The server is a Compaq ProLiant 1600 2x550mhz P3 with 768mb memory. All the memory is ECC and up until I acquired it for Linux purposes, it was running as another company's main Windows server, so I wouldn't have suspected a hardware issue.
I'll follow up shortly hopefully with some instructions on inducing the corruption on this server for anyone else to try to see if we have a general problem.
There haven't been any fixes in the last 2 days that would correct this problem have there? I'm a few days out of date i think.
James
I'm not in a position to test this, but is it possible that the corruption problem could manifest itself after an out of memory condition? When I first noticed the corruption I rebooted as quickly as possible so it didn't continue and so didn't check, but it's possible that it ran out of memory first. I guess I could test this but don't really want to do anything to risk corruption any further :)

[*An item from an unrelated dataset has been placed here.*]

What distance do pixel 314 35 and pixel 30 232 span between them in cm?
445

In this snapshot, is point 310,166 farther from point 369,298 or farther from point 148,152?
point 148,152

speaking of memory, I have 3 domains running currently, 0 + 2U, all declared with 128mb memory, but xm list shows this:
Dom Name Mem(MB) CPU State Time(s)
0 Domain-0 119 0 r---- 1293.0
6 gaia 127 1 -b--- 81.9
7 mail2 126 0 -b--- 1597.9
'free' under mail2 and gaia shows 128124 as the total amount of memory.
I appreciate that maybe something about dom0 means that it shows something different, but why would the other two report different amounts of memory when they both have the same amount??? Both are running identical kernels.
James
From: Chris Andrews
Sent: Mon 19/07/2004 8:43 AM
To: xen-devel@xxxxxxxxxxxxxxxxxxxxx
Subject: Re: [Xen-devel] file corruption!!!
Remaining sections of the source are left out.